2 weeks ago I did a bit of spring cleaning in my Lightroom® catalog and thought about how I could properly tag all my scans. I don’t mean keywords, but proper EXIF tags to see Camera Model, Lens and all that stuff in my EXIF Panel in Lightroom® so I can search them through the Metadata Library Filter.
So I found ExifTool, a command-line utility which allows to read, write and create EXIF tags in all sorts of files. A few shell scripts later I was still not satisfied, because of course my files are all spread over in my filesystem, so changing EXIF tags in files over different folders would mean exporting and reimporting pictures.
Eventually I searched for a Lightroom plugin that would allow me to add EXIF tags to pictures directly from my Smart Collections in my Lightroom® catalog. No Luck. The only thing that came close to what I would want was FullMetaExport by Chao. It’s a great plugin, has presets, so I could build my ExifTool command-lines in the plugin and save them as preset. Great! But didn’t satisfy me completely. So Let’s see in which language these plugins are written.
I knew that Angry Birds uses lua, but that’s it.
So I downloaded the Lightroom® SDK and began to write my own plugin. Scary. But looking at FullMetaExport helped me a lot to make this plugin.

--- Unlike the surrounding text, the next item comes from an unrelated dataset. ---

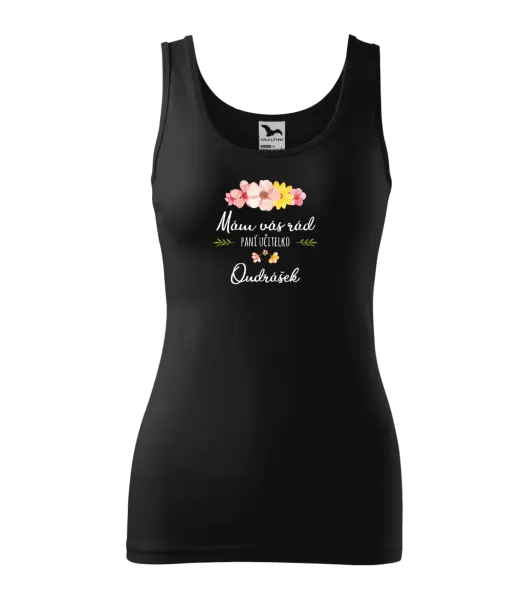 Dámské tílko Mám vás rád, paní učitelko - jméno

To cut a long story short, the plugin is finished, has preset support for Exposure related and Development related values and runs on both, Windows and Mac OS. The only requirement is to have ExifTool installed. It can also be used to add Lens Information to digital files if you shoot a lot with legacy Lenses and to correct the Focal length in 35mm if Lightroom calculates it wrong.

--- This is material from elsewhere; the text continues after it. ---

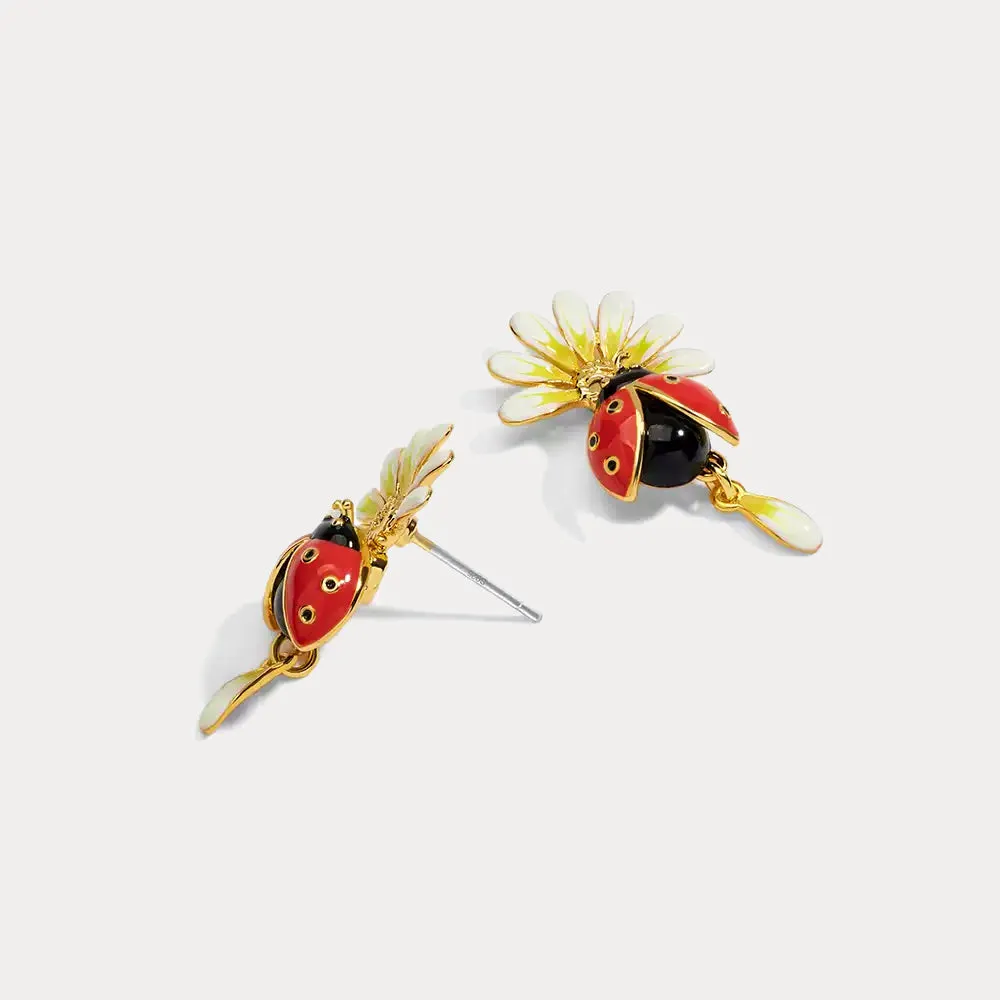 Ladybug Daisy Earrings sold by Selenichast product image thumbnail 3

Here is the Interface of LensTagger:
Camera Model and Lens show up in the Metadata panel. All other Options are stored in the User Comment Field:
Those values can then be used to create Smart Collections in Lightroom:
When using the ‘Add Values to Keywords’ feature, please make sure to Save Metadata to file before invoking the plugin. Otherwise your Keywords added through Lightroom get overwritten.
Please make sure to install exiftool first before you use this tool. On Windows please remove the (-k) from the filename of exiftool and put the executable inside the plugin folder or at any other place where you prefer to have it.
On Mac OS X it’s an installable package anyways.